Onze uniciteit zit ‘m mijns inziens in het feit dat wij als mens een bewustzijn hebben. Gevoed door onze zintuigen is het enerzijds de poort naar de wereld en anderzijds een rechtstreekse verbinding met het goddelijke bewustzijn (ook wel het Akasha-veld, nulpuntsenergieveld of Qi-veld genoemd). Zowel het christendom als het meer recentelijk (19e eeuw) in opkomstgeraakte liberalisme / kapitalisme hebben er voor gezorgd dat de mens zich voornamelijk op de wereld heeft gericht. Maar ook de wetenschappelijke stroming empirisme en het filosofische gedachtengoed van o.a. Kant en Nietzsche zijn daar debet aan. De gnostici bekwaamden zich wel om het goddelijke licht door hen te laten schijnen, maar de evangelies van de christelijke gnostici (zoals bv het evangelie van Thomas) zijn tijdens het Romeinse Rijk systematisch uit de Bijbel verbannen. Deze zouden namelijk de macht van de kerk en haar geestelijken ondermijnen. De kerk positioneerde zich als medium tussen God en de mensen.
Je zou kunnen zeggen dat deze wereldse oriëntatie en de hiërarchische geloofsstructuur van de kerk, de evolutionaire ontwikkeling van ons bewustzijn behoorlijk in de weg heeft gestaan. De 21e eeuw is een eeuw waarin de mens zich moet her profileren om haar superioriteit ten opzichte van de door haar zelf geïnitieerde technologische ontwikkeling te behouden. Hier is zowel politieke lef en visie voor nodig, als maatschappelijke engagement. Te denken valt aan de volgende maatregelen:
a. maximaal een vierdaagse werkweek hanteren
b. mindfulness als verplicht vak voor alle leerlingen invoeren
c. het kapitalisme vervangen door een nieuwe economie
d. het liberaal-humanisme verrijken met een spirituele oriëntatie
Elke maatregel is een majeure verandering en vraagt derhalve om een gedetailleerde uitwerking. Om als mensheid niet overrompeld te worden door het succes van onze eigen technologische ontwikkeling, is het de hoogste tijd om van start te gaan. Het is vijf voor twaalf.

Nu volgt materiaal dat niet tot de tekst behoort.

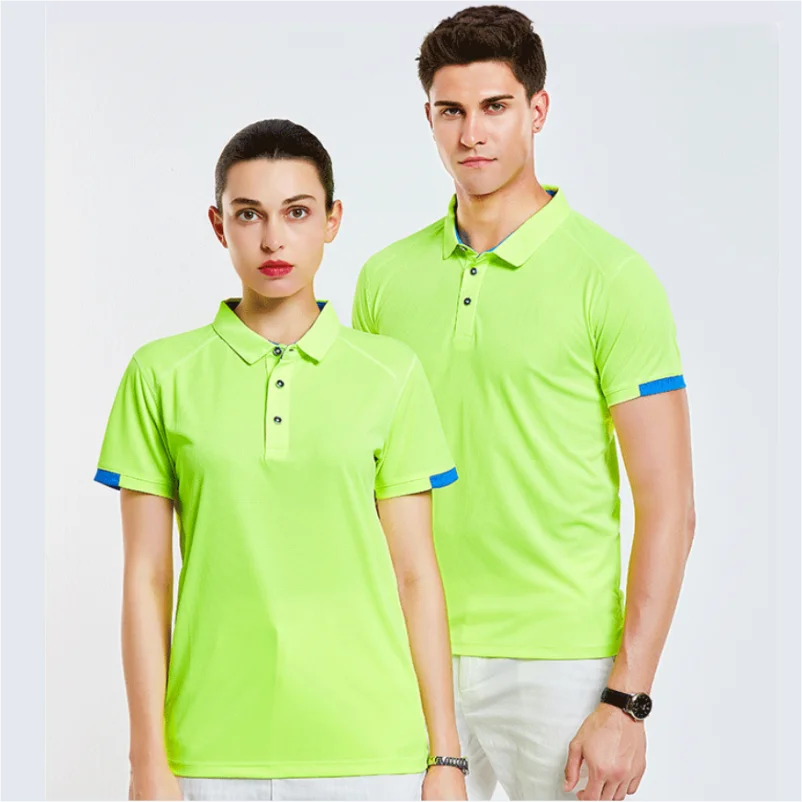 Casual Sports Quick-drying Lapel Short-sleeved POLO Shirt Cycling Suit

[1] Het begrip vervreemding komt van de Duitse idealistische filosoof Hegel (1770-1813), die grote invloed had op Marx.
Mooi geschreven pap, blijft interessant. Betrap mezelf er ook op dat je vaak snel terug valt op werk in gesprekken. Terwijl andere aspecten en denkwijze van mensen vaak veel meer zeggen en boeiender is. Ga hier eens meer opletten voor mezelf. En mi ook niet bedoeling dat werk zo'n grote rol speelt in je leven, Je werkt om te leven en niet andersom.